--- start SELECTED PASSAGE ---

Undoubtedly, if the Administration had lost that battle the Kennedy legislative program would have had even more problems during the session. The conservatives nevertheless managed to exert powerful influences in other committees as well as on the floor in working against the Administration's economic and social programs. Their position, in fact, had been solidified in part by the Republican gain of 21 House seats in the 1960 elections.
Thus, despite the fact that the first year of the 87th Congress was the President's 'honeymoon' session, his efforts at legislative trail-blazing often fell short. The power of the House conservatives was obviously one reason; another was the President's narrow victory in the presidential election—the slimmest margin in a century—which may have impaired his effectiveness by raising doubts over whether he had won a mandate from the voters for his New Frontier program. Perhaps still another reason was that the whole series of world crises, including those in Berlin and Southeast Asia, so preoccupied the President his first year in office that of necessity his congressional program was reduced to secondary importance.

--- end SELECTED PASSAGE ---

Set down the passage on Kennedy's first session with Congress word for word, starting with "Undoubtedly, if the" and going on through "the 1960 elections.".

--- start SUPPLIED DATA ---

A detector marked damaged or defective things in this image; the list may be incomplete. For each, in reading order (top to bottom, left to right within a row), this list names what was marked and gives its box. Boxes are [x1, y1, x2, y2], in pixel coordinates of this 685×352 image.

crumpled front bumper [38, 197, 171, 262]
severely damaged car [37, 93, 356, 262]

--- end SUPPLIED DATA ---

THE RESPONSE:
Undoubtedly, if the Administration had lost that battle the Kennedy legislative program would have had even more problems during the session. The conservatives nevertheless managed to exert powerful influences in other committees as well as on the floor in working against the Administration's economic and social programs. Their position, in fact, had been solidified in part by the Republican gain of 21 House seats in the 1960 elections.